Google Cloud Storage
SDK is used in Hashicorp Vault running on Ubuntu 18.04, on GCE
When canceling a context passed to ObjectHandle.NewWriter(ctx), all resources associated with the request should be cleaned up and it won't affect subsequent operations
I have a minimal reproduction test case here: https://github.com/KJTsanaktsidis/refused_stream_repro
The reproduction tries to upload lots of files to GCS with ObjectHandle.NewWriter(ctx), and cancels some of the contexts at random times.
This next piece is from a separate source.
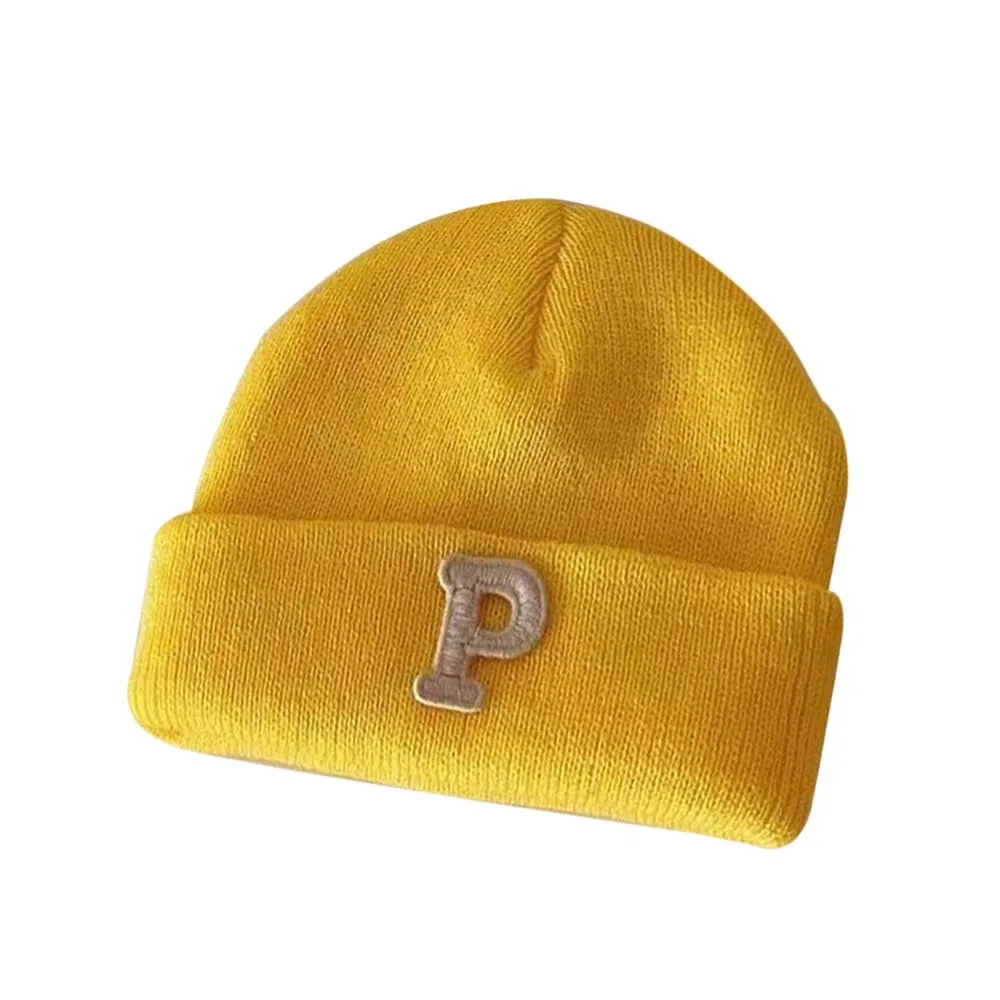 

Winter Soft Baby Beanies Hat Ear Protection Windproof Toddler Crochet Bonnet Warm Letter Infant Knitted Cap Outdoors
Eventually, after running for a few minutes, all uploads start returning the following error:
Post https://www.googleapis.com/upload/storage/v1/b/kjs_cool_vault_bucket/o?alt=json&prettyPrint=false&projection=full&uploadType=multipart: stream error: stream ID 45457; REFUSED_STREAM
I used a packet capture to debug the communication between Vault and GCS, and I found that the SDK would often
/upload/storage/v1/b/vaultgcs_backend_us1_staging/o?alt=json&prettyPrint=false&projection=full&uploadType=multipartSo, eventually, the GCS server starts sending REFUSED_STREAM errors back to the client when any new upload attempt is made, because the number of forgotten-about upload streams has exceeded the servers HTTP2 MAX_CONCURRENT_STREAM value of 100.
This issue seems to be the cause of https://github.com/hashicorp/vault/issues/5419
This is likely related to #753, as well.
Another related issues: golang/go#20985.
Thanks for the reproduction @KJTsanaktsidis. It's been very helpful.
Meanwhile, here's another related issue: golang/go#27208.
Yup - https://github.com/golang/go/issues/27208 is exactly it!
I tried my reproduction using golang.org/x/net from the provided PR from that issue https://github.com/golang/net/pull/18 (see branch working_version in my repo). This seems to have fixed the issue - I no longer got STREAM_REFUSED errors!
So I think this isn't a bug in google-cloud-go at all, and should go away on go 1.12?
Well done!
Provided the patch lands in Go 1.12, yes, the problem should go away. I'll ping the Go issue.
Awesome - thanks heaps for your help in joining these dots!
Since this is an issue outside this repo, I'm going to close it.
Thanks again for all your help getting to the bottom of this.